Pei's a dinky-dai Aussie girl from the Hurstville area, in Sydney's south. Her family's of Chinese origin, although she can barely speak Chinese herself, and considers herself to be as true-blue as the rest of 'em. Pei's travelling for several months, and has just arrived in Europe from sunny Thailand, where she's been backpacking for the past several weeks (so I had plenty of questions to ask her — since I'm off to Thailand after Europe). I went out with Pei and with several other people at Gulliver's House this evening, for a bit of dinner and fun.
This unique couple are staying with me at St. Christopher's, here in Bath. The guy is from Harvey Bay in Queensland, and he's been travellng and working for about 2 years straight; and (in true Aussie backpacker style) he has no idea when he's going home (if ever). The girl's from somewhere in Scotland, and nobody can understand a bloody word she says — lucky I'm not going to Scotland!
We've been seeing a lot of signs around Newton Center lately, telling us to "vote for Geoff Epstein". Well, this afternoon we finally met the mysterious Geoff himself. In a ridiculous turn of coincidence, Geoff Epstein is an Aussie ex-pat, who's been married and living here in Boston for over 30 years. The signs are up all over town, because he's running in the elections for something to do with the local council. Geoff seems like a friendly guy, although we're not sure whether or not we're related to him.
My uncle and aunt from back home in Sydney, Ivor and Manuela got into Boston late this evening. Like the rest of us, they're here for Adam's barmitzvah, as well as for the general family get-together surrounding it. And like my dad, this is the first time I've seen them, since leaving Sydney 8 months ago. "The other Epsteins" (as I sometimes call them) are in town for about a week, after which time they'll be going on a little road trip through the New England area.
What can I say — he's my dad! And until today, I hadn't seen him for a ridiculously long time of 8 months, since I left Sydney back in February. This morning, my dad flew into Boston (after having a flight cancel on him, and getting stuck in LA for 12 hours), and we had a warm and heartfelt reunion. Like me, he's here for my cousin Adam's barmitzvah. And unlike me, he's not doing a crazy 12-month trip around the world: he's just on holiday for two weeks, and then he goes straight back to Sydney.

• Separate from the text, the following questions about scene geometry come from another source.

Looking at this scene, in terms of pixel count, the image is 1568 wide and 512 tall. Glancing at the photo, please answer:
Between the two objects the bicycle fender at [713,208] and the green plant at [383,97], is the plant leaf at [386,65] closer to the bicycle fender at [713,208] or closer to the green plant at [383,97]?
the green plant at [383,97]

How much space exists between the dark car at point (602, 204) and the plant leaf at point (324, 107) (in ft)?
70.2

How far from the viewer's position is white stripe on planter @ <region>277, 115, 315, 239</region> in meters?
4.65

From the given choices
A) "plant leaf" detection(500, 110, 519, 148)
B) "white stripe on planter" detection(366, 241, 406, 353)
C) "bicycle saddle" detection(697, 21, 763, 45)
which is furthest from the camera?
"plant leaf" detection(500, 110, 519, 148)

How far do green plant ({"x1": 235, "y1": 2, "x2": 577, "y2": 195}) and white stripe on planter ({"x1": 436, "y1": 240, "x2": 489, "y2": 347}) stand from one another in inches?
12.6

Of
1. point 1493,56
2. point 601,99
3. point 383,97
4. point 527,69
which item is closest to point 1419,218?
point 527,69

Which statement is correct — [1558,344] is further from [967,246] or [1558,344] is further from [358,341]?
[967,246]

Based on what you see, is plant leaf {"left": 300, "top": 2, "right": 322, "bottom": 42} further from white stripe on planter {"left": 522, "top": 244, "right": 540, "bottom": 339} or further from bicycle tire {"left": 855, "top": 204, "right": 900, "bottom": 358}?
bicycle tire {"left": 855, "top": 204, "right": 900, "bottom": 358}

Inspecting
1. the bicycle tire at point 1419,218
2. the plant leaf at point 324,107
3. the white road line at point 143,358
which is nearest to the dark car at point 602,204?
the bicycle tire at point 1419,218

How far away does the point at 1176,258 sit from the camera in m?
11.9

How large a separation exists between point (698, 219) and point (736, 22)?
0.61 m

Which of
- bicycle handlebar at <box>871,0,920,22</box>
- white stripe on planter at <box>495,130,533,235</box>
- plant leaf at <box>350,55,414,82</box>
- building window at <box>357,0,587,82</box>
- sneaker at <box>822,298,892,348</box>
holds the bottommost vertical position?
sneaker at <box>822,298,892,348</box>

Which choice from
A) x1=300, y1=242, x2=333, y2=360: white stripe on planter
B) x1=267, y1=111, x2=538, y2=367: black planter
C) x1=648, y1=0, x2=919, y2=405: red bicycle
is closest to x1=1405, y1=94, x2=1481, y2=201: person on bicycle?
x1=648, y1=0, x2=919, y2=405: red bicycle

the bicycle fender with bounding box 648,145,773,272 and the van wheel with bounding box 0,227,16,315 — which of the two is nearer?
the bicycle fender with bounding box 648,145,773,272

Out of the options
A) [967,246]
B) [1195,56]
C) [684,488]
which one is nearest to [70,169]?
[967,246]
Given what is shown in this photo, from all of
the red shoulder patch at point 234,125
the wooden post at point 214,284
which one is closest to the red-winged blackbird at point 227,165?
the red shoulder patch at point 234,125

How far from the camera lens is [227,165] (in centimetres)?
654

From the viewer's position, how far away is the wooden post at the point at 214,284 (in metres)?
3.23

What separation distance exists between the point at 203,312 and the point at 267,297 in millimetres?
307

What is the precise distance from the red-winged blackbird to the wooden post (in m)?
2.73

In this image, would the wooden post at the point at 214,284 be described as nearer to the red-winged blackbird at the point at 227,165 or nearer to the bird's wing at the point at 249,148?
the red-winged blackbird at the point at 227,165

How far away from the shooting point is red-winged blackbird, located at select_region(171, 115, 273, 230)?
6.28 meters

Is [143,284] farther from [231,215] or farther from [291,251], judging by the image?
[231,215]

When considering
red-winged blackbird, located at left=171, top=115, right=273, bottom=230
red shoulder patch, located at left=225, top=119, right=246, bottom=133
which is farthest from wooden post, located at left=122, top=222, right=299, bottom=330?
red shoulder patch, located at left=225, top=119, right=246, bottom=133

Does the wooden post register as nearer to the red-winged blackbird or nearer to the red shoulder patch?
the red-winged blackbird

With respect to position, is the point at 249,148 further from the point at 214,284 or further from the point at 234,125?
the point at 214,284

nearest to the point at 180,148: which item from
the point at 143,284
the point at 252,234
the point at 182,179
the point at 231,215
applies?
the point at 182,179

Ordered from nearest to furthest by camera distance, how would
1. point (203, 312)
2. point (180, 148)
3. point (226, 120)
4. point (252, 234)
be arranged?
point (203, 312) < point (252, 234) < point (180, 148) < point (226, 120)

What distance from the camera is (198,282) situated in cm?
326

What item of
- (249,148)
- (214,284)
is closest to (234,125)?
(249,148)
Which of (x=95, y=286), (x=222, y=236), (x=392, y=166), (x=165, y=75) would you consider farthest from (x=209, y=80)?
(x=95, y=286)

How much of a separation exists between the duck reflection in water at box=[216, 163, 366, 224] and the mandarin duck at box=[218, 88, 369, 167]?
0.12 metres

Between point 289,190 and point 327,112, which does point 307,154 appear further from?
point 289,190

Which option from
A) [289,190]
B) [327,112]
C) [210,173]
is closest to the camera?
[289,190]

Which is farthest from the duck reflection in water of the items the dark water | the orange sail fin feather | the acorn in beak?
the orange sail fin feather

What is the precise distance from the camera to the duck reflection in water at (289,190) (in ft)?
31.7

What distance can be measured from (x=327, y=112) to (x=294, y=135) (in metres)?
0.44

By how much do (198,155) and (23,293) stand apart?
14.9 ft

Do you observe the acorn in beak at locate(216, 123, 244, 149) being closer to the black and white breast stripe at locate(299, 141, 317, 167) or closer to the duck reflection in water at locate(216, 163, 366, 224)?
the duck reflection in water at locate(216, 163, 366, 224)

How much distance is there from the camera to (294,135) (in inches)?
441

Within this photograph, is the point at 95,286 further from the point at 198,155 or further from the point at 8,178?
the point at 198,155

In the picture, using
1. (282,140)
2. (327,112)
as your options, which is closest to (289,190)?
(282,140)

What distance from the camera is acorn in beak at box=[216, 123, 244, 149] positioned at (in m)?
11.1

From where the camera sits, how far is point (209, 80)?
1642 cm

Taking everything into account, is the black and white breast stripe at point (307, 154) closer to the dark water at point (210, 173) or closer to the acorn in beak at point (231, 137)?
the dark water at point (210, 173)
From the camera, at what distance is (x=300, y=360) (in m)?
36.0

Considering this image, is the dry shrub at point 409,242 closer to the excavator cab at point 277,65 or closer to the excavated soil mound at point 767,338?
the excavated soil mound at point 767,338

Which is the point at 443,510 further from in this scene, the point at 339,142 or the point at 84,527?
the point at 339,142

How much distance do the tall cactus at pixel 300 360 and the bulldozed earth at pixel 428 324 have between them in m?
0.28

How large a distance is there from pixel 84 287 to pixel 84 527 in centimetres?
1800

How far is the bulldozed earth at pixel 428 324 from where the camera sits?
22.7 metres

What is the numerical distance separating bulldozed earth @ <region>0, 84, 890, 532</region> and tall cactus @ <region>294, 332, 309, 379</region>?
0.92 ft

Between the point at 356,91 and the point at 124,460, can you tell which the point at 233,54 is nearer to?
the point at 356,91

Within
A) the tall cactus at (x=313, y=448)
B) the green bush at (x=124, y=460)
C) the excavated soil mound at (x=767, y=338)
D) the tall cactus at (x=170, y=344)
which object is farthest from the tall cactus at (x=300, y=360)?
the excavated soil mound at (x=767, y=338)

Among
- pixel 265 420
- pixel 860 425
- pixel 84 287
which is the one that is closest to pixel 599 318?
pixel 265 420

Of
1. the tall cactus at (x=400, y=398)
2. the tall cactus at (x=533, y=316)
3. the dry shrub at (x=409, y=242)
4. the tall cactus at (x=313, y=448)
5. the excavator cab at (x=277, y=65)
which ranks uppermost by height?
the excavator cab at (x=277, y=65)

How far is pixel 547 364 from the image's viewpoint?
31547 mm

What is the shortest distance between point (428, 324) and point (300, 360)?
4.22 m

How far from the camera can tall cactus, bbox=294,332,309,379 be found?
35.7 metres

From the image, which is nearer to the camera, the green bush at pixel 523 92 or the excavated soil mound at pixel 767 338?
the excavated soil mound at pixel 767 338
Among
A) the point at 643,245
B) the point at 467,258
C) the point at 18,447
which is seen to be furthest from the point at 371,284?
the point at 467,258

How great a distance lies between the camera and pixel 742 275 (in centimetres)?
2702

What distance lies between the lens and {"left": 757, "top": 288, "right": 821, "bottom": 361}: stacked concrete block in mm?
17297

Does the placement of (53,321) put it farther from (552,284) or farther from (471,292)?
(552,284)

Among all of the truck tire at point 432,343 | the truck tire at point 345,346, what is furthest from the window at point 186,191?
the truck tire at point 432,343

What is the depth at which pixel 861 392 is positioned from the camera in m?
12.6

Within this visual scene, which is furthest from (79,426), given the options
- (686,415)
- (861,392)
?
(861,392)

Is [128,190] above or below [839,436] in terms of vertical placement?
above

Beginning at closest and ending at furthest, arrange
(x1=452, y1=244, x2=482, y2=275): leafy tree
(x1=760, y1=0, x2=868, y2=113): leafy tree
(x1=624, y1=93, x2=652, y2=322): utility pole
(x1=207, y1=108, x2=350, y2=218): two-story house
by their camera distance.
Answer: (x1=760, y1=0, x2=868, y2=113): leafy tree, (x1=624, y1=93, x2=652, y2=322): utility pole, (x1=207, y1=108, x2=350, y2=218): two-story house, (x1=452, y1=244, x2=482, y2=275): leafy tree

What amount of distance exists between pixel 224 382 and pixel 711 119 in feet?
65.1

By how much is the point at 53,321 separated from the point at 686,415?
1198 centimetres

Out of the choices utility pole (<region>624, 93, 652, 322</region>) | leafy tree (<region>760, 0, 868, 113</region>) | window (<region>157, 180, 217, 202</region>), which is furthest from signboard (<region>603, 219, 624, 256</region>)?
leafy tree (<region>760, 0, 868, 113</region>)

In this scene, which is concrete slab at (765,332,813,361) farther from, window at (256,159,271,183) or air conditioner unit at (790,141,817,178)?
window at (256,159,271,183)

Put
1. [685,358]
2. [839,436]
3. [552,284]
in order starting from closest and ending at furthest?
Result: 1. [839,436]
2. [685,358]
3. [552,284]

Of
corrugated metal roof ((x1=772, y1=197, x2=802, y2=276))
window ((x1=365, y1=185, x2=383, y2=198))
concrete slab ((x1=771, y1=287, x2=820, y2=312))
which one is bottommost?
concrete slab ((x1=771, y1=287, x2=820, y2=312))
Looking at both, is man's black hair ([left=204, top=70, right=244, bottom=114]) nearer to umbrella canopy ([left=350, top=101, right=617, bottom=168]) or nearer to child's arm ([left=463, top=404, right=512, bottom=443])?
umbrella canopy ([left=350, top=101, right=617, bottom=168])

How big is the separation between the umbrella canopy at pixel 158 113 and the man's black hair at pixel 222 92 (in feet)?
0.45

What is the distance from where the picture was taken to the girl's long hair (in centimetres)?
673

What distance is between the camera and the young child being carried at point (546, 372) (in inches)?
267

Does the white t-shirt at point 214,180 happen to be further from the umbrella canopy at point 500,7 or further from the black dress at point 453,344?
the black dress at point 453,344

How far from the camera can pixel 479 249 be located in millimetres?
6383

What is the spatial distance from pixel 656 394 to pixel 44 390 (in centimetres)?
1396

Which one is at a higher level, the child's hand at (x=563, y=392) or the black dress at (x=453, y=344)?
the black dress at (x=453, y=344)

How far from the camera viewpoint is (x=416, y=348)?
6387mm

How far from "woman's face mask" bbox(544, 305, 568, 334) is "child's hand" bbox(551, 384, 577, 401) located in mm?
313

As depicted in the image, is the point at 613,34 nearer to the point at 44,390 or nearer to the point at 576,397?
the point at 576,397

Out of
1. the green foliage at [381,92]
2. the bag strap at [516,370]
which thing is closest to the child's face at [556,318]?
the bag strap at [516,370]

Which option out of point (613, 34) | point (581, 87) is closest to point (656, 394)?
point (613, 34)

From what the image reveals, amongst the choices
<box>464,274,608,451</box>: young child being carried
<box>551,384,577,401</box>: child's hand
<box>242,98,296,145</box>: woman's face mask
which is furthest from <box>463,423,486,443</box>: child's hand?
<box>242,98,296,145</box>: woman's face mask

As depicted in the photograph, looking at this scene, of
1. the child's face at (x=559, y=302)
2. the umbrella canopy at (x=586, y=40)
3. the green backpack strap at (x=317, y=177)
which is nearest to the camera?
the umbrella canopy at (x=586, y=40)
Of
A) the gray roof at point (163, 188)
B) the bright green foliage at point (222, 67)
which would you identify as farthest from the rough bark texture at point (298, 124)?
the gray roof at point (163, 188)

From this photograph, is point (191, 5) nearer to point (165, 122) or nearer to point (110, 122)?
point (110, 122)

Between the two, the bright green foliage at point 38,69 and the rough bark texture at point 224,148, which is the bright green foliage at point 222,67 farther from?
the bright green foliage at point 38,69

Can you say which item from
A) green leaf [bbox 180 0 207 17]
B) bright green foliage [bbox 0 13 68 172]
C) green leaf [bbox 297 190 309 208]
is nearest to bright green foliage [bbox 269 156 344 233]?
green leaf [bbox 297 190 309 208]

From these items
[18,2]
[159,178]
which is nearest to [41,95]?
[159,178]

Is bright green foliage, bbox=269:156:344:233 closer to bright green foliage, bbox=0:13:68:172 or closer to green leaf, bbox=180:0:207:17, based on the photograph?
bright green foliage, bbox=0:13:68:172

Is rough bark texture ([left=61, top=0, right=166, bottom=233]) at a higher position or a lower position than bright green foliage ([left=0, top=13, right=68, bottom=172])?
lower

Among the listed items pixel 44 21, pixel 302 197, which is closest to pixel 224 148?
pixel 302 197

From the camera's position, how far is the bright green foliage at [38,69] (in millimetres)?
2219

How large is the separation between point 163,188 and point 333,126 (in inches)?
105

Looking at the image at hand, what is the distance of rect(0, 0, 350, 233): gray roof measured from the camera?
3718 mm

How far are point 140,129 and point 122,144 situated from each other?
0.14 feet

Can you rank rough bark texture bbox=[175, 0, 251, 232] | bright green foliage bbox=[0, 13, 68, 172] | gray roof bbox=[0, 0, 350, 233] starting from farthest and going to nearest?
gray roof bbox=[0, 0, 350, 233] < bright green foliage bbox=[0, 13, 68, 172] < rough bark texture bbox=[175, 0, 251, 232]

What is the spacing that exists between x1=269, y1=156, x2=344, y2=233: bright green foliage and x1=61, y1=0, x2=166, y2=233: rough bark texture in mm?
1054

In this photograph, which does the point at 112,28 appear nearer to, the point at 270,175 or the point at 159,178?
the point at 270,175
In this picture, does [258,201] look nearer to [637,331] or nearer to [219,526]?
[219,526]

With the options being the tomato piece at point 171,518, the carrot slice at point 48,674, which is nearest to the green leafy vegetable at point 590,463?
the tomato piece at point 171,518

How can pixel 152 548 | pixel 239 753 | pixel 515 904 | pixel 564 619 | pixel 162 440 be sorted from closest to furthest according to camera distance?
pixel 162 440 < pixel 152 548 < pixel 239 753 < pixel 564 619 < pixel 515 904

It's very, very nice to see him again — as with all my family, I've missed him a lot during my time away from home.
Paul's a ragged hippie backpacker, from that place in Oz where you go if there's a wedding or a barmitzvah (aka "Melbourne"), and who (like myself) is doing the South America thing solo. I first met Paul while hiking in the Colca Canyon, in southern Peru, about 2 months ago. Today, I bumped into him again, while snowboarding up at Cerro Catedral. Funny guy, and always up for a beer or two.
Dave's an Aussie guy in his 30s, who's lived for most of his life on Kangaroo Island (off the coast of South Australia), and who works in tourism marketing (was working for SA tourism — so yes, you can blame him for those crappy "visit South Australia" ads). He's down here in South America for a few weeks, before heading off to London, where he's hoping to spend some time doing what every other Aussie does, and working there. I met him on the bus to Bariloche today, and he hung out with me at Patanuk for a few days, before continuing south.
Troy's been hanging out at Casa de Arena, the resort / hostel in Huacachina, even longer than us. Apart from being completely stoned, he's also a funny and a somewhat unbelievable guy. He's been travelling through Central and South America for 15 months, and he hasn't got a ticket back home to Oz. He spent a year backpacking in the Middle East, through countries like Yemen, Syria and Lebanon. And his facial hair is serious enough to even compete with mine. Total tripper.
Two giant, beer-swilling young physiotherapists from Melbourne. These guys were with us on the pampas trip this week, and they proved to provide us with constant entertainment. Always doing such classic Aussie things as randomly jumping in the river and going for a swim; catching small animals and insects; and not being able to fit in their boots. They also found a baby anaconda, all by themselves.